Following links to the OSDI'18 paper [1] gives this overview:

"Setup. In all experiments, Noria and other storage backends run on an Amazon EC2 c5.4xlarge instance with 16 vCPUs; clients run on separate c5.4xlarge instances unless stated otherwise."

That paragraph goes on to explain the nature of the workload.

Their Figure 2 gives example SQL commands.

[1] https://jon.tsp.io/papers/osdi18-noria.pdf

3 comments

He was showing a microbenchmark of docs.rs/evmap and not of Nora. This is a load test on the local machine: https://github.com/jonhoo/rust-evmap/tree/master/benchmark

His read throughput is linear to the number of cores, which means that it must have been run with the same number of cores to threads. Otherwise context switching and sharing of cores would have resulted in sublinear growth (you can get superlinear growth, but it won't look like that). Assuming his numbers are not fake, his github charts indicate a 32+ core machine.

My 2015 benchmarks were on a Azure G4, Xeon E5-2698B v3 @ 2.00GHz (16 core, hyperthreading disabled), 224 GB, Ubuntu 15.04. They show a slight superlinear growth for reads (Caffeine). https://github.com/ben-manes/caffeine/wiki/Benchmarks#server...

Both benchmarks use a Zipf distribution.

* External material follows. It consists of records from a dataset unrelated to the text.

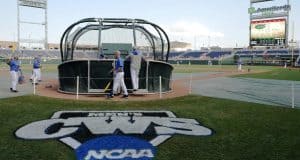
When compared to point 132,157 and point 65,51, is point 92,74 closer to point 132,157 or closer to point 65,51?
point 65,51

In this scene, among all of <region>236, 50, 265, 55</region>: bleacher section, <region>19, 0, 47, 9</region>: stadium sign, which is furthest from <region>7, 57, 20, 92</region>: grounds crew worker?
<region>19, 0, 47, 9</region>: stadium sign

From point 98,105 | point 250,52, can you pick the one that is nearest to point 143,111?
point 98,105

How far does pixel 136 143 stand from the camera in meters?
7.29

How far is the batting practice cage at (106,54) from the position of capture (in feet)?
52.7

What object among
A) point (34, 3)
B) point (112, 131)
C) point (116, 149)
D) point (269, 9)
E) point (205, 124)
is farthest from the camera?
point (34, 3)

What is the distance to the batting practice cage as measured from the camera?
16.1m

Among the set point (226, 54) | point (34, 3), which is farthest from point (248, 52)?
point (34, 3)

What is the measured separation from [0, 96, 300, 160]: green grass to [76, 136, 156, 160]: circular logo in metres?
0.22

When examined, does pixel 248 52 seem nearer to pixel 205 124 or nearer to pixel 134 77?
pixel 134 77

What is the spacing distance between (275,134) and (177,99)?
6.39 m

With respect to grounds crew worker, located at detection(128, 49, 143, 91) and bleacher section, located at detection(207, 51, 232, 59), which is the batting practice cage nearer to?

I believe he said it only supports single-writer semantics, whereas mine is roughly per-entry (per hashbin). So reads should be safe to compare, and we can ignore his slow write rate. His should be faster as I do more work to maintain complex eviction policies, whereas his can reading a pseudo-immutable map with no eviction.

Since he does not perform any cache operations, as it is a concurrent map, we should be comparing against another unbounded concurrent map. That is over 1 billion reads per second on the above hardware. That is why I think something is miserably wrong or I'm misunderstanding something fundamental. Achieve 25M/s is a very disappointing result.

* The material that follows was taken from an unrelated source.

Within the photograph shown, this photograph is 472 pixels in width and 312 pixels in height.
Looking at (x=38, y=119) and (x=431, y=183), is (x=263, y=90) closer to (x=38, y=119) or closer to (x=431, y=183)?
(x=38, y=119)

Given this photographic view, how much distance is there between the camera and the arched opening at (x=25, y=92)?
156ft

I'm not the author but you should probably ask there and not on HN.

That said:

> Since he does not perform any cache operations, as it is a concurrent map

Why is it a concurrent map? To me it seems to be a regular rust hashtable. Unless you are going to tweak something most of this is going to be the very slow hashing algorithm.

His chart is very wrong: https://github.com/jonhoo/rust-evmap/blob/master/benchmark/r...

Both Zipf (skewed) and Uniform distributions have the same read throughput. That would not occur because of hardware caches and memory effects. A Zipf means that some entries are read much, much more often (80/20 rule, hot/cold cache entries). The hardware caches should benefit from this and that is how you get superlinear effects.

A uniform is the same as a random access, e.g. all eviction policies would degrade to random replacement as there is no recency/frequency/locality benefits. This means if the dataset cannot reside entirely within the CPU cache then we should see a different throughput. Yet, they are the same.

His benchmarks only have 10k elements so maybe it all fits in the cpu cache. If that's true then 25M/s is absolutely awful. Something is wrong.

It is not lock-free. Every time he reads he acquires a lock by calling epochs.lock(). That may not explain the numbers entirely, but this benchmark is completely bogus.
> Every time he reads he acquires a lock by calling epochs.lock().

Where do you see this? I only see it lock on refresh.

The benchmark allocates a new ReadHandle on every get(key) operation, whose constructor performs work under a shared lock. This is a design flaw of the benchmark, not the library.
I'm not sure where you get that from? The benchmark code clones one read handle for each read thread at the beginning, which is then used for the entire benchmark: https://github.com/jonhoo/rust-evmap/blob/d307999c1ad78d10ec...